Later high school start times could help teens


It’s a movement that’s slowly picking up steam—pushing high school start times back an hour.

For some school districts, the delayed start time is the answer to a chronic issue among teens—sleep deprivation. 

The case for later school start times

During the teen years, our biological sleep phase delays, so our bodies tend to want to go to sleep later at night and wake up later in the morning. With 7:30 a.m. school start times, teens have to wake up and be alert in school when their bodies naturally want to be asleep. Even if they get the recommended eight to 10 hours of sleep at night, their body still thinks it should be asleep at that time.

The early start times, coupled with extracurricular activities and homework, can make it difficult for teens to get enough sleep. And electronic devices aren’t helping. Cellphones and video games fragment their focus and expose them to light at night, causing a further shift in their sleep phase.

The benefits of later school start times

So pushing back school start times until 8:30 a.m. could be beneficial in a number of ways. Waking up an hour later will be more in line with their natural sleep tendencies, even if their total amount of sleep remains the same.

A lack of sleep theoretically could affect grades, as well. The additional hour of sleep may help with cognitive function and memory consolidation—the time when our memories go from short term to long term.

Getting more sleep may help teens be safer on the roads. Drowsy driving impacts their ability to pay attention to the road, slows reaction time and affects their ability to make good decisions.

Ways to help teens get more sleep

If your teen’s school district hasn’t made the shift, all is not lost.
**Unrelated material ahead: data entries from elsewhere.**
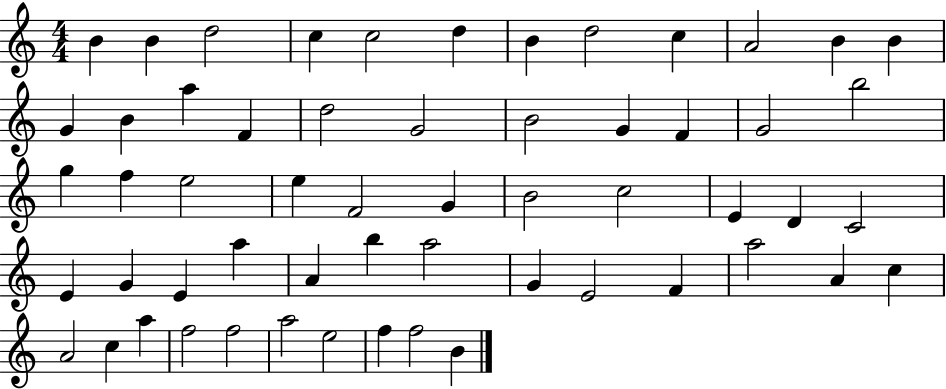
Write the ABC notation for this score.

X:1
T:Untitled
M:4/4
L:1/4
K:C
B B d2 c c2 d B d2 c A2 B B G B a F d2 G2 B2 G F G2 b2 g f e2 e F2 G B2 c2 E D C2 E G E a A b a2 G E2 F a2 A c A2 c a f2 f2 a2 e2 f f2 B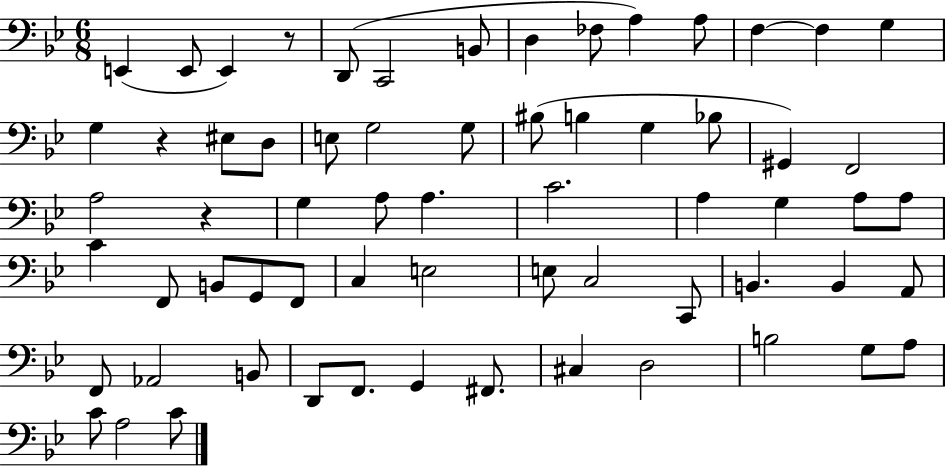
{
  \clef bass
  \numericTimeSignature
  \time 6/8
  \key bes \major
  e,4( e,8 e,4) r8 | d,8( c,2 b,8 | d4 fes8 a4) a8 | f4~~ f4 g4 | \break g4 r4 eis8 d8 | e8 g2 g8 | bis8( b4 g4 bes8 | gis,4) f,2 | \break a2 r4 | g4 a8 a4. | c'2. | a4 g4 a8 a8 | \break c'4 f,8 b,8 g,8 f,8 | c4 e2 | e8 c2 c,8 | b,4. b,4 a,8 | \break f,8 aes,2 b,8 | d,8 f,8. g,4 fis,8. | cis4 d2 | b2 g8 a8 | \break c'8 a2 c'8 | \bar "|."
}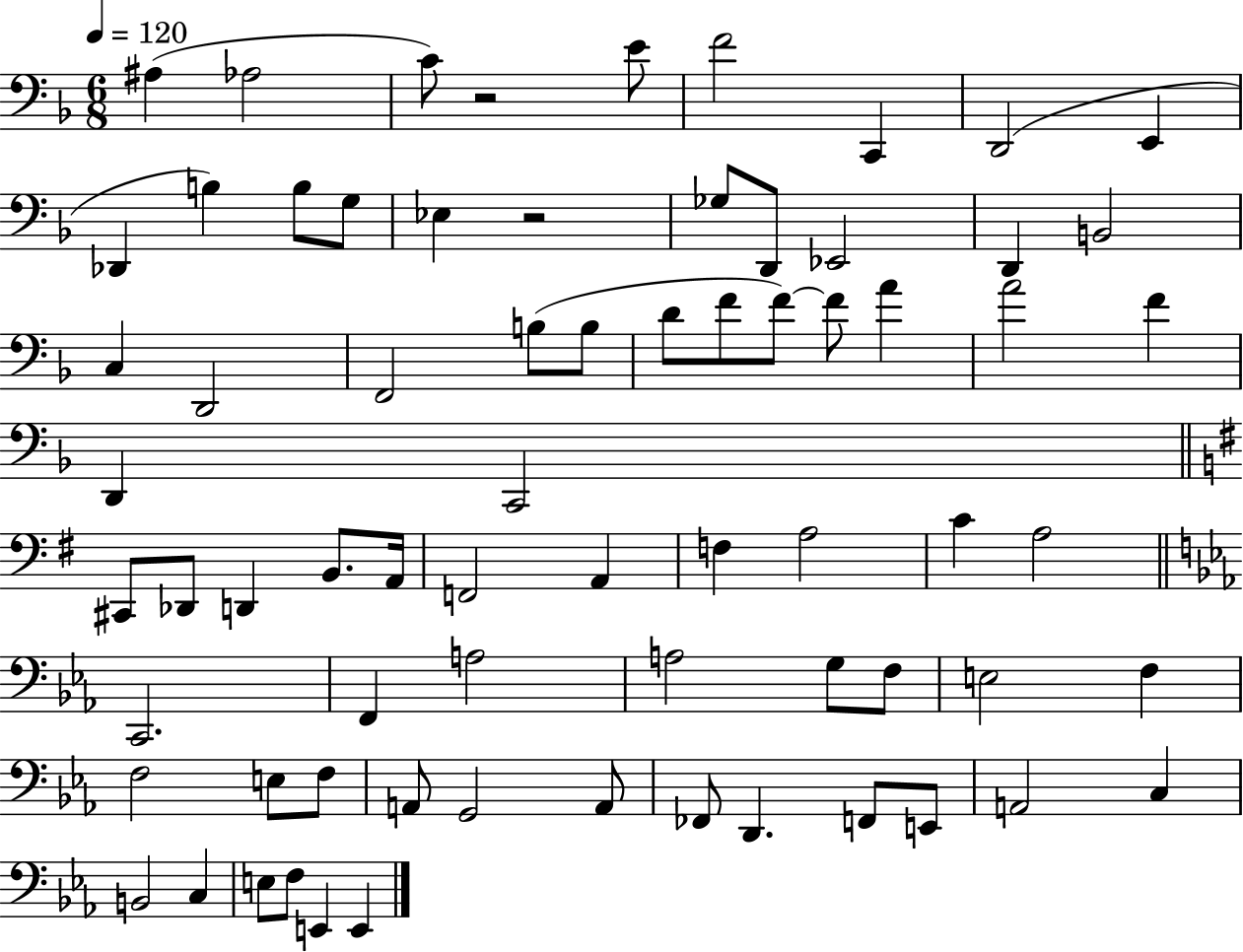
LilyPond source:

{
  \clef bass
  \numericTimeSignature
  \time 6/8
  \key f \major
  \tempo 4 = 120
  ais4( aes2 | c'8) r2 e'8 | f'2 c,4 | d,2( e,4 | \break des,4 b4) b8 g8 | ees4 r2 | ges8 d,8 ees,2 | d,4 b,2 | \break c4 d,2 | f,2 b8( b8 | d'8 f'8 f'8~~) f'8 a'4 | a'2 f'4 | \break d,4 c,2 | \bar "||" \break \key g \major cis,8 des,8 d,4 b,8. a,16 | f,2 a,4 | f4 a2 | c'4 a2 | \break \bar "||" \break \key c \minor c,2. | f,4 a2 | a2 g8 f8 | e2 f4 | \break f2 e8 f8 | a,8 g,2 a,8 | fes,8 d,4. f,8 e,8 | a,2 c4 | \break b,2 c4 | e8 f8 e,4 e,4 | \bar "|."
}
Awareness and emphasis on the importance of sleep is key. 

Since teens have to go to school during the week, encourage them to go outdoors and get as much natural sunlight as possible on the weekends. When the sun sets, keep the house lights dim. Lower the brightness on cellphones and set a time for phones to be turned off. This will help align their sleep phase to the solar clock.

Create an ideal sleep environment by keeping bedrooms dark, quiet and cool. There shouldn’t be any electronics, such as televisions or video game systems, in the bedroom. Having electronics in the bedroom can make it harder to fall asleep because teens become used to being in their bedroom doing other things. Decrease the brightness of alarm clocks and cellphones should be on vibrate. Try to keep temperatures in the mid-60s at night so your teen’s core body temperature cools down, inducing deeper sleep. And when it’s time to get up, the bedroom should be bright in the morning to help increase alertness to keep the sleep phase aligned with their school schedule. You may want to look into a light alarm that slowly increases the light as the alarm goes off in the morning to brighten the room. 

If your teen sleeps in on the weekends to catch up on sleep, it may be a sign of sleep deprivation. To avoid further shifting their sleep phase, teens should try go to bed earlier and sleep in later. If they’re sleeping all weekend, teens need to figure out a way to get more sleep each night. Twenty to 30 minutes of additional sleep a night can make a difference.

Aneesa Das is the assistant director of the sleep medicine program at The Ohio State University Wexner Medical Center.